File photo of US President Donald Trump.

By Ipek Ozkardeskaya

GENEVA —
US equities edged lower, except for technology stocks as standstill fiscal talks in the US limited the appetite for more equity purchases as the major US indices fluctuated near their all-time highs. The treasury yields rose after the record 30-year US bond auction saw weak demand on Thursday hinting that the heavily swamped debt market couldn’t absorb the additional debt easily.

Meanwhile, US President Donald Trump refused to fund the US postal services to increase his chances of delaying the November presidential election, amid surveys started showing up to double digit advance for his rival Biden. And the markets don’t even react badly to an eventual Biden victory on reassurance that under the actual circumstances, Democrats can’t take any steps to harm the financial markets, anyway.

Right now, Biden victory is seen as neutral for the stock markets, some believe that there could even be some positive in switching the government after two years of tense relationship with China, and trade frictions with other countries as well.

List of tasks =>
**1.** Please output the market commentary word for word, starting at "By Ipek Ozkardeskaya" and ending at "additional debt easily.".
**2.** According to the market commentary, what kind of demand did the record 30-year US bond auction see on Thursday?
The entries are separate from the market commentary.

Items in a dataset =>

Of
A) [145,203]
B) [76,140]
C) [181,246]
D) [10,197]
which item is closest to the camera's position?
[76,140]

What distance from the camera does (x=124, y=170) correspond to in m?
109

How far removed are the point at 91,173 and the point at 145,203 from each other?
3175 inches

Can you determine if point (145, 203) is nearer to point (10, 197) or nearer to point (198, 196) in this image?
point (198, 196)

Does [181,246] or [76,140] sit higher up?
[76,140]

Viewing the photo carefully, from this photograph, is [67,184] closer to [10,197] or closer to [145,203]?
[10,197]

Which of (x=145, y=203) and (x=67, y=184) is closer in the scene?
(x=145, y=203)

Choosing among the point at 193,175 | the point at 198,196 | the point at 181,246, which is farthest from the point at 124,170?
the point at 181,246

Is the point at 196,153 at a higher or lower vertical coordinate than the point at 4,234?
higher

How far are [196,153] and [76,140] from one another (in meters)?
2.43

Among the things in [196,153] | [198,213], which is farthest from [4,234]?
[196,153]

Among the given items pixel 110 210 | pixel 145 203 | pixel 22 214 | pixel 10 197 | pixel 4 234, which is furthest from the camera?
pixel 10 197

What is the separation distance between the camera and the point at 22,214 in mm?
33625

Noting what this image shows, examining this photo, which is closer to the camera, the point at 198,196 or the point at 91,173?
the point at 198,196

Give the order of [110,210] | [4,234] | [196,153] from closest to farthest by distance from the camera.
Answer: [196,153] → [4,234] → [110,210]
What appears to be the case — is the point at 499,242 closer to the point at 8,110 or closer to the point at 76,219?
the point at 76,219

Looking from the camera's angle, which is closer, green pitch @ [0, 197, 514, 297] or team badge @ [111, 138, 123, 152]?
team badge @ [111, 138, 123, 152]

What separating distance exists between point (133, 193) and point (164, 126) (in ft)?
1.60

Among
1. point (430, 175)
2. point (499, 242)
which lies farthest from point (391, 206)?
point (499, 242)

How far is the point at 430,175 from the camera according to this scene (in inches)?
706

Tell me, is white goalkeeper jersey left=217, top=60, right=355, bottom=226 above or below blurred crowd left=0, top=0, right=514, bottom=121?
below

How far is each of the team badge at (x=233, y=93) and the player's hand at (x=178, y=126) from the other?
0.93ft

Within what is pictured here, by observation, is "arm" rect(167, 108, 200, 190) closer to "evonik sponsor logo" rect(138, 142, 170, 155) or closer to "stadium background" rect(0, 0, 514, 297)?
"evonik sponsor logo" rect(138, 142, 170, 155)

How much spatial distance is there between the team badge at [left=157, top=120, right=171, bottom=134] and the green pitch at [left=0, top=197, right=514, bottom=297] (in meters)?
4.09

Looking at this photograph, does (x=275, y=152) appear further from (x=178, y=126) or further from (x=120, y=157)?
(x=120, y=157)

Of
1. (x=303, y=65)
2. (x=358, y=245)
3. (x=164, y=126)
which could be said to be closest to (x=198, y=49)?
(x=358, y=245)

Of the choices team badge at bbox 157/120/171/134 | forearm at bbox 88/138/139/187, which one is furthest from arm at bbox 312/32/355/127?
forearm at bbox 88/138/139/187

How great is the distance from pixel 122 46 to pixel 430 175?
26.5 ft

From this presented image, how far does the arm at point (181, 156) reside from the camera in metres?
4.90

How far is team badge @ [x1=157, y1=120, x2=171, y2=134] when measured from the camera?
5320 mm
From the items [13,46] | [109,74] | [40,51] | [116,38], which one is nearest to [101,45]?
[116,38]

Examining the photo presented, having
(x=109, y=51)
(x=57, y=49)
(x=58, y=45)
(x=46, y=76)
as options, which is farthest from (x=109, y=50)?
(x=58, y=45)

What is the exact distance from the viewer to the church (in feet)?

Results of the exercise =>
**1.**
By Ipek Ozkardeskaya

GENEVA —
US equities edged lower, except for technology stocks as standstill fiscal talks in the US limited the appetite for more equity purchases as the major US indices fluctuated near their all-time highs. The treasury yields rose after the record 30-year US bond auction saw weak demand on Thursday hinting that the heavily swamped debt market couldn’t absorb the additional debt easily.

**2.** Weak demand.